*What is needed*: Everything from the line containing "As revealed in" through the final line of the records must be transcribed verbatim; nothing else belongs in the result.
%%
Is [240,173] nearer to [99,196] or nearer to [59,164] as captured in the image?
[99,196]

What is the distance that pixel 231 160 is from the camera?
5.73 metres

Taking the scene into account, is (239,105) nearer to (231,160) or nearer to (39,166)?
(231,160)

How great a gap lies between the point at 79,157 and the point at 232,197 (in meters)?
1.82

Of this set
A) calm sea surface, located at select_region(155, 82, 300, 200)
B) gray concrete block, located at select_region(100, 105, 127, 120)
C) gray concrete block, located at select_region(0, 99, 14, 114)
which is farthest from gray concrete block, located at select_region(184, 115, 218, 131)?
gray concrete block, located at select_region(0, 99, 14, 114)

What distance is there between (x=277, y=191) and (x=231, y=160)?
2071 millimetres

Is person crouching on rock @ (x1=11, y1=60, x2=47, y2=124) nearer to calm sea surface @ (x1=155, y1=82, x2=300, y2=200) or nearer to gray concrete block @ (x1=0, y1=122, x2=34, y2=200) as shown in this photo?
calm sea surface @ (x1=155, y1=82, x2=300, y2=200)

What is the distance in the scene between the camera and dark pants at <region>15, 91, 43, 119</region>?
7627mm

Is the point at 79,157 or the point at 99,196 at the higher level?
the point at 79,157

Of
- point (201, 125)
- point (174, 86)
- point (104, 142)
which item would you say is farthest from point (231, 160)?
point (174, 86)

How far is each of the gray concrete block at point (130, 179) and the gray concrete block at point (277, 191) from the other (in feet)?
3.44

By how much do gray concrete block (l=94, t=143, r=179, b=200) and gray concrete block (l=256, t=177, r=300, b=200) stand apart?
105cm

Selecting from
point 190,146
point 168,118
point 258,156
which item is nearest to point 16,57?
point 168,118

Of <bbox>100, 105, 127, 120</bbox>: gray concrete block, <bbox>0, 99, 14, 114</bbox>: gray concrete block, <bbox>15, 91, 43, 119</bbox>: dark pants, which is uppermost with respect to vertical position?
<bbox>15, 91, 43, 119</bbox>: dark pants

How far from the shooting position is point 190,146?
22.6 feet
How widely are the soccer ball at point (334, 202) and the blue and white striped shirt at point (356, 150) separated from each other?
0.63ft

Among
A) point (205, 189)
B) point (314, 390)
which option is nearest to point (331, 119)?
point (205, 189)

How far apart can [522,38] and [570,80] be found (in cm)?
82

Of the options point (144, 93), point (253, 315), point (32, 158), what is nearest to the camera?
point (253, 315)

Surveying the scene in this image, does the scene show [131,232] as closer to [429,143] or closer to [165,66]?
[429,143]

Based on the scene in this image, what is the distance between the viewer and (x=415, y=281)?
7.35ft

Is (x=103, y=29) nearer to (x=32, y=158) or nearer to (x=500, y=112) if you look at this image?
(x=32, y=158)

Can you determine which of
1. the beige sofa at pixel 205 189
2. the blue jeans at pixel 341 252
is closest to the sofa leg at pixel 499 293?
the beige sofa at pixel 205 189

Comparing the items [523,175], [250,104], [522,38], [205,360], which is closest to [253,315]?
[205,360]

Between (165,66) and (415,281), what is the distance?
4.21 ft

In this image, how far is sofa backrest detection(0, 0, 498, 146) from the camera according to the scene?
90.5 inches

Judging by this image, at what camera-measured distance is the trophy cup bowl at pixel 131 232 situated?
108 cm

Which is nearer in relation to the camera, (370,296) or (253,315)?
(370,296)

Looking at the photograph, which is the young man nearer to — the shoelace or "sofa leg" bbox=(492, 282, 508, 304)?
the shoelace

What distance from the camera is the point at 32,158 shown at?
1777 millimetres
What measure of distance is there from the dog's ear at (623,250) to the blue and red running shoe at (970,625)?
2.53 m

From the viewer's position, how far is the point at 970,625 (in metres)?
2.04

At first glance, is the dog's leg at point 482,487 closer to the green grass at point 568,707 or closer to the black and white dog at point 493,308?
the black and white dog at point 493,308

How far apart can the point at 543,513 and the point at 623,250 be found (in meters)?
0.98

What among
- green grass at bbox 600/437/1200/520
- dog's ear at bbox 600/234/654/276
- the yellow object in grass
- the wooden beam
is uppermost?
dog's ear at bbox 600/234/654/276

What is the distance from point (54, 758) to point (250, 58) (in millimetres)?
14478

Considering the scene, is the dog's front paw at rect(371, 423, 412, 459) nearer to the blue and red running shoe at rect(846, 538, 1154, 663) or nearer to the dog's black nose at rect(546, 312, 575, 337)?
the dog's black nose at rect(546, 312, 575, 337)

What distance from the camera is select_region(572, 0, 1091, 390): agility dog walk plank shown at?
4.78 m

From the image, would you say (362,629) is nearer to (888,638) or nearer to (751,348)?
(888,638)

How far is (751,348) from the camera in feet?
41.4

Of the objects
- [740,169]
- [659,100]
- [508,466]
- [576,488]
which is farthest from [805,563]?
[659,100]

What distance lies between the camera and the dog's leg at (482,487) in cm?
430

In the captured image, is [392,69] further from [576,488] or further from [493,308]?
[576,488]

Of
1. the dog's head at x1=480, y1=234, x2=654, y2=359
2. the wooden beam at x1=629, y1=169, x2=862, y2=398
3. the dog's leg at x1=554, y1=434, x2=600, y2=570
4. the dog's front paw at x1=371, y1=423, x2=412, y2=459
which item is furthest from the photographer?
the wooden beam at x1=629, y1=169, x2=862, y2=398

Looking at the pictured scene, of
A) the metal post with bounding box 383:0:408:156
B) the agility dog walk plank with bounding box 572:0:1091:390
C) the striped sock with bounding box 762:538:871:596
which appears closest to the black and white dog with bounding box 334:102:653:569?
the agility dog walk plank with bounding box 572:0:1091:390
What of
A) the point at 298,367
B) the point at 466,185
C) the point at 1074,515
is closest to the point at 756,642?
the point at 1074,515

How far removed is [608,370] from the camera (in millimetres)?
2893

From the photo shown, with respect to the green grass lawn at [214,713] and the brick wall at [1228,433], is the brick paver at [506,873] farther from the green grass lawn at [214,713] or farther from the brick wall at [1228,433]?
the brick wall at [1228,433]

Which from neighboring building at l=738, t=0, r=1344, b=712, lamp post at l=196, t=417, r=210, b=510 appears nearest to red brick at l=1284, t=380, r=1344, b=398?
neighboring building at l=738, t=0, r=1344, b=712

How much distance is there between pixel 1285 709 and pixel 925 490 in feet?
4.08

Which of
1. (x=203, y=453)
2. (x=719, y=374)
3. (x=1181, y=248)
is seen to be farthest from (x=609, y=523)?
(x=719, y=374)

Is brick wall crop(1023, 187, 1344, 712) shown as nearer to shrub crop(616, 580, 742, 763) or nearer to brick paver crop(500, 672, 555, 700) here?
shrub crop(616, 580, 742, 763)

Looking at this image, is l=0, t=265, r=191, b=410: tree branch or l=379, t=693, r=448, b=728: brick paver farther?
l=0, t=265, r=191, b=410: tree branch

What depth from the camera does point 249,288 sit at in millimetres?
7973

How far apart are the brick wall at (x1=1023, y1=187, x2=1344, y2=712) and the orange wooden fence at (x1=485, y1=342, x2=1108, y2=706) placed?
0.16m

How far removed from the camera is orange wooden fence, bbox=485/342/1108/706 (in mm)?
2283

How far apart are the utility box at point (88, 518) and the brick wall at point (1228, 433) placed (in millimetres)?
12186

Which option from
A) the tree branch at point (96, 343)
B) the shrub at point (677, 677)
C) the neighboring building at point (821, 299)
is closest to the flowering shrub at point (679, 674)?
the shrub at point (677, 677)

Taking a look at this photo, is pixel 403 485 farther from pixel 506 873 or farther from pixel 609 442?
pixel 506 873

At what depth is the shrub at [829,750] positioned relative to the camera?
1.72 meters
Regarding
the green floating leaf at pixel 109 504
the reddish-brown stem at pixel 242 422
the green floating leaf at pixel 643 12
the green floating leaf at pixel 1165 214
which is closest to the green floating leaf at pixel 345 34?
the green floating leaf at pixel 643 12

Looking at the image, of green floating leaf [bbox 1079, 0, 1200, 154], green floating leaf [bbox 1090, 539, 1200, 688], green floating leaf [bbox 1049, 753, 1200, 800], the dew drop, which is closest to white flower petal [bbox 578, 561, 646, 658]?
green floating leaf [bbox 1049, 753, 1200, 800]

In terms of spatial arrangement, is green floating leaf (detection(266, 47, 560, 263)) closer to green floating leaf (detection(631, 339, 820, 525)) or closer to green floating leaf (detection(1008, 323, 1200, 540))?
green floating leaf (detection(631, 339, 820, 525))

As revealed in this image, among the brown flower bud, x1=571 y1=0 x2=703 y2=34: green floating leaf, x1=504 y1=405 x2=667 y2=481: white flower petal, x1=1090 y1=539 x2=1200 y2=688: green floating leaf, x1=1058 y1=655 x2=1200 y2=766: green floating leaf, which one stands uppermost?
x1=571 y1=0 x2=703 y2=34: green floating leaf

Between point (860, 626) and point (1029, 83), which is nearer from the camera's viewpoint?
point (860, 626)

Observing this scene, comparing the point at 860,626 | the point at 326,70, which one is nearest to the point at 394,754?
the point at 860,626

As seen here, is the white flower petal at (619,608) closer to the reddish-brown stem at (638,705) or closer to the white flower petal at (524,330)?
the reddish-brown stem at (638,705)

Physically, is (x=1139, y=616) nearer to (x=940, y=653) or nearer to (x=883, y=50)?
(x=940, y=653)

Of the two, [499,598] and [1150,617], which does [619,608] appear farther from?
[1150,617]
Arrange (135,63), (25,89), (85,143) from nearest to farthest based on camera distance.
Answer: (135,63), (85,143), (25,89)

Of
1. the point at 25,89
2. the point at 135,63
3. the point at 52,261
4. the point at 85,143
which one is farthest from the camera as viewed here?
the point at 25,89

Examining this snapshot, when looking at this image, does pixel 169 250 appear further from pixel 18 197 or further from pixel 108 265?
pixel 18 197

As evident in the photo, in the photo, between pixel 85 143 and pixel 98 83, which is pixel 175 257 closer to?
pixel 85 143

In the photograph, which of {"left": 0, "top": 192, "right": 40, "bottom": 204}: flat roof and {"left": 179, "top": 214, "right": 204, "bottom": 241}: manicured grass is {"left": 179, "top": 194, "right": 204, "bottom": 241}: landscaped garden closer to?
%%
*Response to the exercise*:
As revealed in this image, among the brown flower bud, x1=571 y1=0 x2=703 y2=34: green floating leaf, x1=504 y1=405 x2=667 y2=481: white flower petal, x1=1090 y1=539 x2=1200 y2=688: green floating leaf, x1=1058 y1=655 x2=1200 y2=766: green floating leaf, which one stands uppermost?
x1=571 y1=0 x2=703 y2=34: green floating leaf

Between point (860, 626) and point (1029, 83), which is nearer from the camera's viewpoint?
point (860, 626)

Observing this scene, comparing the point at 860,626 | the point at 326,70, which one is nearest to the point at 394,754?
the point at 860,626

As seen here, is the white flower petal at (619,608) closer to the reddish-brown stem at (638,705) or closer to the white flower petal at (524,330)?
the reddish-brown stem at (638,705)

Physically, is (x=1139, y=616) nearer to (x=940, y=653) or nearer to (x=883, y=50)?
(x=940, y=653)

Of the two, [499,598] and [1150,617], which does [619,608] appear farther from?
[1150,617]
Arrange (135,63), (25,89), (85,143) from nearest to farthest based on camera distance.
Answer: (135,63), (85,143), (25,89)

Of
1. the point at 25,89
2. the point at 135,63
3. the point at 52,261
4. the point at 85,143
which one is farthest from the camera as viewed here?
the point at 25,89

Examining this snapshot, when looking at this image, does pixel 169 250 appear further from pixel 18 197 or further from pixel 108 265?
pixel 18 197

As evident in the photo, in the photo, between pixel 85 143 and pixel 98 83, which is pixel 175 257 closer to?
pixel 85 143

In the photograph, which of {"left": 0, "top": 192, "right": 40, "bottom": 204}: flat roof and {"left": 179, "top": 214, "right": 204, "bottom": 241}: manicured grass is {"left": 179, "top": 194, "right": 204, "bottom": 241}: landscaped garden closer to?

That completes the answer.